Joker: "I could watch those two all day. What a riot!"

  • Magnificent Bastard: The Joker is this as well as a Complete Monster. He counted on Batman being able to figure out that something was up with his behavior when being taken into the asylum, causing Batman to follow him to his cell. This ended up causing him to trap Batman on the island after all the prisoners broke free which meant that he had no choice but to fall right into the Joker's trap. He basically turned Batman's Genre Savvy nature against himself!

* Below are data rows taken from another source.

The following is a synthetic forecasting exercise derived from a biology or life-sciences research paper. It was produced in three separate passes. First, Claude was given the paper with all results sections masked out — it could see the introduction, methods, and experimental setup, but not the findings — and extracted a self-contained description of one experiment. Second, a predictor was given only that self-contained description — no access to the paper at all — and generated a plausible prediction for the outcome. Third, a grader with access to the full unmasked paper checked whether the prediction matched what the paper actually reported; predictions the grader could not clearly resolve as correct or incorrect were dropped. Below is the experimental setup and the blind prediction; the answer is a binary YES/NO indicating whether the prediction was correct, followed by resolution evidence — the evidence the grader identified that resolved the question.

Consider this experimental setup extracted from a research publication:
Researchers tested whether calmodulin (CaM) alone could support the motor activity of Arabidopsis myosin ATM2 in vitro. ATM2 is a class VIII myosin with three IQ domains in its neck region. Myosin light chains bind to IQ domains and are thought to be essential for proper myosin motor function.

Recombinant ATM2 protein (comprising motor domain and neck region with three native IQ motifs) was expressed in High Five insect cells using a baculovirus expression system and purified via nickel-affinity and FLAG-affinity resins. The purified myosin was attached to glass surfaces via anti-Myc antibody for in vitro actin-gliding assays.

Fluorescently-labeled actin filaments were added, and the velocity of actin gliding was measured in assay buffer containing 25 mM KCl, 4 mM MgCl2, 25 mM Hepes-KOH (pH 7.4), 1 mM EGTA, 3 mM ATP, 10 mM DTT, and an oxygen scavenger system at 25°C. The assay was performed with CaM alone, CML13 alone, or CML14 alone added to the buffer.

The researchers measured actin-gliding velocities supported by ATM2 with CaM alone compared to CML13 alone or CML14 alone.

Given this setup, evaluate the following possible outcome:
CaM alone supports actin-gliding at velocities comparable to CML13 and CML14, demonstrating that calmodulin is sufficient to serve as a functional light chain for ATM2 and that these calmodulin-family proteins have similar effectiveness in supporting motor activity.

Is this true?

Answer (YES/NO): NO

  • Memetic Mutation: "It's the BAT!"
    • "You heard the boss!"
    • Use the middle stick to dodge Joker's gunfire.
  • Most Annoying Sound:
    • "Heya, B-Man!" Harley Quinn's voice. This may very well be her superpower.
    • Mooks and bosses jeering as you're hit are incredibly annoying, which makes turning the tables on them even sweeter.
    • The Joker teeth chattering. Also in-universe, since the Riddler challenges you to destroy as many of the annoying things as possible.
    • As awesome as Mark Hamill as the Joker is... hearing the same two or three lines repeated over and over and over again as you try to Gold the challenges can get very annoying.
      • Same with the P.A. Joker lines. If you spend ANY amount of time outside, the Joker will call over the P.A. and say the same couple lines over and over and over. It gets to the point that you start to dread hearing the P.A.'s jingle.
    • The raspy screams the Lunatics give off before charging you. It's a simple matter of a counter and takedown, but after the fourth or fifth one (especially outside), you begin to find it rather tiresome that they don't just run away from you and hide quietly.
    • Some of the henchmen's lines get old quick. It can get annoying when you hear "Don't let him hit you, you idiots!" or "Get him on the ground and step on his face!" for the umpteenth time.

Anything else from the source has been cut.